Even assuming that Petitioner's allegations regarding the PLS attorney's conduct could warrant equitable tolling, any such tolling would not benefit Petitioner in this case. Petitioner avers that his communications with PLS occurred after the North Carolina Court of Appeals denied his petition for certiorari on April 6, 2010. (Docket Entry 1, ¶ 18.) Thus, by his own admission, Petitioner first contacted PLS over one and a half years after his one-year limitations period had expired on September 24, 2008. Nothing PLS did or failed to do could have resuscitated the expired one-year limitations period. Petitioner offers no explanation for why he could not have contacted PLS or otherwise diligently pursued his rights prior to the expiration of the one-year limitations period. Accordingly, Petitioner is not entitled to equitable tolling on these facts.
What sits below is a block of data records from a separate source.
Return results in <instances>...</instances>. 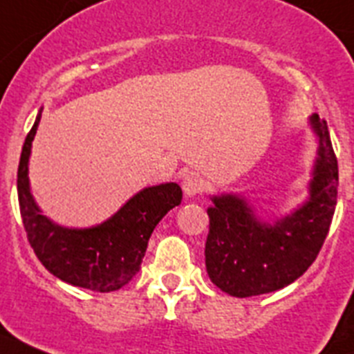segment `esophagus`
Returning a JSON list of instances; mask_svg holds the SVG:
<instances>
[{
  "label": "esophagus",
  "instance_id": "34e87169",
  "mask_svg": "<svg viewBox=\"0 0 354 354\" xmlns=\"http://www.w3.org/2000/svg\"><path fill=\"white\" fill-rule=\"evenodd\" d=\"M204 179H202V175H198L196 171H189V174L184 175L183 179V189L187 196H196L200 193L204 192Z\"/></svg>",
  "mask_w": 354,
  "mask_h": 354
}]
</instances>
Some doubt exists as to the soundness of such assumption, as this Court has consistently held that delays by PLS do not warrant equitable tolling. See Gray v. Lewis, No. 1:11CV91, 2011 WL 4022787, at *3 (M.D.N.C. Sept. 9, 2011), adopted, slip op. (M.D.N.C. Nov. 4, 2011) (Beaty, C.J.) (unpublished) (citing Hood v. Jackson, No. 5:10-HC2008-FL, 2010 WL 4974550, at *2 (E.D.N.C. Dec. 1, 2010) (unpublished) (citing cases)); Satterfield v. Haynes, No. 1:10CV836, 2011 WL 4022169, at *4 (M.D.N.C. Sept. 9, 2011), adopted, slip op. (M.D.N.C. Nov. 7, 2011) (Schroeder, J.) (unpublished); Dockery v. Beck, No. 1:02CV00070, 2002 WL 32813704, at *2 (M.D.N.C. Aug. 1, 2002) (Beaty, J., adopting recommendation of Eliason, M.J.) (unpublished).
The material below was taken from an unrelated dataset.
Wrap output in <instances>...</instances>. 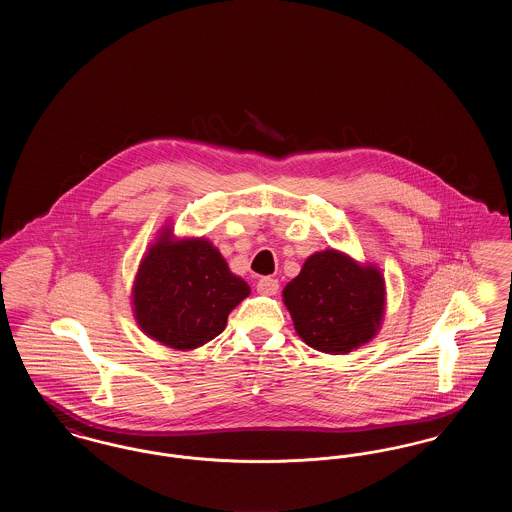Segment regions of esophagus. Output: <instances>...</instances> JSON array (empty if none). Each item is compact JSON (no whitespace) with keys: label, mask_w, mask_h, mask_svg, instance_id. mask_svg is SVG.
<instances>
[{"label":"esophagus","mask_w":512,"mask_h":512,"mask_svg":"<svg viewBox=\"0 0 512 512\" xmlns=\"http://www.w3.org/2000/svg\"><path fill=\"white\" fill-rule=\"evenodd\" d=\"M278 288H280L278 280L270 278V276H265V278H261L257 282V292L261 293V295H276Z\"/></svg>","instance_id":"obj_1"}]
</instances>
Finally, Petitioner raises a new argument in his response to Respondent's motion for summary judgment which he did not raise in his Petition. (Compare Docket Entry 1, ¶ 12, with Docket Entry 9 at 1-2.) Petitioner now contends that the instant Petition challenges not the trial court's incorrect calculation of his prior record level, nor his appellate counsel's failure to raise such an issue on appeal (as he had alleged in his Petition, see Docket Entry 1, ¶ 12), but rather the trial court's refusal to correct his prior record level when it denied his MAR on January 5, 2010 (Docket Entry 9 at 1-2). Petitioner's argument fails, because "[c]laims of error occurring in a state post conviction proceeding cannot serve as a basis of federal habeas corpus relief." Bryant v. Maryland, 848 F.2d 492, 493 (4th Cir. 1988); accord Lawrence v. Branker, 517 F.3d 700, 717 (4th Cir. 2008); Wright v. Angelone, 151 F.3d 151, 159 (4th Cir. 1998).
In sum, the Petition in this case is untimely and Petitioner has failed to advance any meritorious grounds for either equitable or statutory tolling of the one-year limitations period.
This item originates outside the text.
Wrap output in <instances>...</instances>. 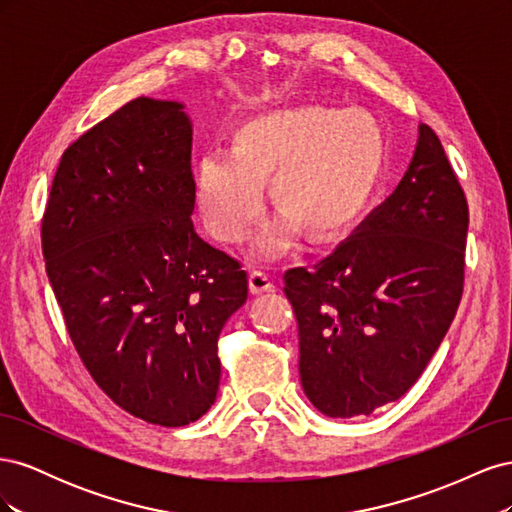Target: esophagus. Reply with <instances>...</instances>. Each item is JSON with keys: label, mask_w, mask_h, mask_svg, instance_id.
Masks as SVG:
<instances>
[{"label": "esophagus", "mask_w": 512, "mask_h": 512, "mask_svg": "<svg viewBox=\"0 0 512 512\" xmlns=\"http://www.w3.org/2000/svg\"><path fill=\"white\" fill-rule=\"evenodd\" d=\"M250 292L252 294H260V292H269L271 288H273V282H271V277L267 275V273H262V271H254V273H250Z\"/></svg>", "instance_id": "1"}]
</instances>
Under these circumstances, the Court need not reach Respondent's arguments addressed to the merits of Petitioner's claims. Moreover, the untimeliness of the Petition forecloses a finding that this case presents extraordinary circumstances warranting appointment of counsel.
--------
IT IS THEREFORE RECOMMENDED that Respondent's Motion for Summary Judgment (Docket Entry 4) be granted, that the Petition (Docket Entry 1) be denied, and that Judgment be entered dismissing this action.
IT IS ORDERED that Petitioner's Motion for Appointment of Counsel (Docket Entry 12) is DENIED.